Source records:
+++++

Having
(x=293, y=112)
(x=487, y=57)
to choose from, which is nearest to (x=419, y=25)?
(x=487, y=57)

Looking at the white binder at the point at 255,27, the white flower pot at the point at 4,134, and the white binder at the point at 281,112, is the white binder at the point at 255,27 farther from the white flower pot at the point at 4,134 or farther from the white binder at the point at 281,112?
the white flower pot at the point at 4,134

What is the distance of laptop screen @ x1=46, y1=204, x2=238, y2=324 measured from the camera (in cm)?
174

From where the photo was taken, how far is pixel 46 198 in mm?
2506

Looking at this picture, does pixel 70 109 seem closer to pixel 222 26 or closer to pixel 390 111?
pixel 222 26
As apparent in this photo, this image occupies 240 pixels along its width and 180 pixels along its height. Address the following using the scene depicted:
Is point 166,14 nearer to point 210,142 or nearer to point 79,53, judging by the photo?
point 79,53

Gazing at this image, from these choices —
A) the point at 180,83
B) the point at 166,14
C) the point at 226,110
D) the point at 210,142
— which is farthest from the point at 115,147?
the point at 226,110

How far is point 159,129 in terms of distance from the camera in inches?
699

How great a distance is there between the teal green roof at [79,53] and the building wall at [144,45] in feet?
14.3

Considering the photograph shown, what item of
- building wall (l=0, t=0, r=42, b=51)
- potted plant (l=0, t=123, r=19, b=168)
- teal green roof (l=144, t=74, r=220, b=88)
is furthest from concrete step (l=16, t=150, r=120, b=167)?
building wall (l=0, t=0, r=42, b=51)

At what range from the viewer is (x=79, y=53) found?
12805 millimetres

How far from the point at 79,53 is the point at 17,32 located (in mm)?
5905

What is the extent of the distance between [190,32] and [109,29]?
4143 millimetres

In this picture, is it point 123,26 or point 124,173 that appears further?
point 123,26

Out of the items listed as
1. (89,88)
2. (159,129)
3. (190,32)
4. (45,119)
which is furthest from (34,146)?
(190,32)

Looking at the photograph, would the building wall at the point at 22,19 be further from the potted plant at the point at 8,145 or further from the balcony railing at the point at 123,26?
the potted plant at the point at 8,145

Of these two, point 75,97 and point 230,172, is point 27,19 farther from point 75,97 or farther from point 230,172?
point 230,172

+++++

__EXERCISE TASK__:
Could you rewrite the lines above so that every "white binder" becomes "white folder", with nothing else altered?

__SOLUTION TO THIS PROBLEM__:
Having
(x=293, y=112)
(x=487, y=57)
to choose from, which is nearest to (x=419, y=25)?
(x=487, y=57)

Looking at the white folder at the point at 255,27, the white flower pot at the point at 4,134, and the white folder at the point at 281,112, is the white folder at the point at 255,27 farther from the white flower pot at the point at 4,134 or farther from the white folder at the point at 281,112?
the white flower pot at the point at 4,134

What is the distance of laptop screen @ x1=46, y1=204, x2=238, y2=324 measured from the camera (in cm)?
174

From where the photo was taken, how far is pixel 46 198 in mm?
2506

Looking at this picture, does pixel 70 109 seem closer to pixel 222 26 or closer to pixel 390 111?
pixel 222 26
As apparent in this photo, this image occupies 240 pixels along its width and 180 pixels along its height. Address the following using the scene depicted:
Is point 166,14 nearer to point 210,142 or nearer to point 79,53, judging by the photo?
point 79,53

Gazing at this image, from these choices —
A) the point at 180,83
B) the point at 166,14
C) the point at 226,110
D) the point at 210,142
— which is farthest from the point at 115,147?
the point at 226,110

How far is point 159,129 in terms of distance from the camera in inches?
699

How great a distance is there between the teal green roof at [79,53] and the building wall at [144,45] in feet?
14.3

Considering the photograph shown, what item of
- building wall (l=0, t=0, r=42, b=51)
- potted plant (l=0, t=123, r=19, b=168)
- teal green roof (l=144, t=74, r=220, b=88)
is furthest from concrete step (l=16, t=150, r=120, b=167)?
building wall (l=0, t=0, r=42, b=51)

At what range from the viewer is (x=79, y=53) found?
12805 millimetres

How far from the point at 79,53 is the point at 17,32 located (in mm)?
5905

What is the extent of the distance between [190,32] and [109,29]?
4143 millimetres

In this picture, is it point 123,26 or point 124,173 that appears further?
point 123,26

Out of the items listed as
1. (89,88)
2. (159,129)
3. (190,32)
4. (45,119)
which is furthest from (34,146)?
(190,32)

Looking at the photograph, would the building wall at the point at 22,19 be further from the potted plant at the point at 8,145 or further from the balcony railing at the point at 123,26?
the potted plant at the point at 8,145

Of these two, point 75,97 and point 230,172, is point 27,19 farther from point 75,97 or farther from point 230,172?
point 230,172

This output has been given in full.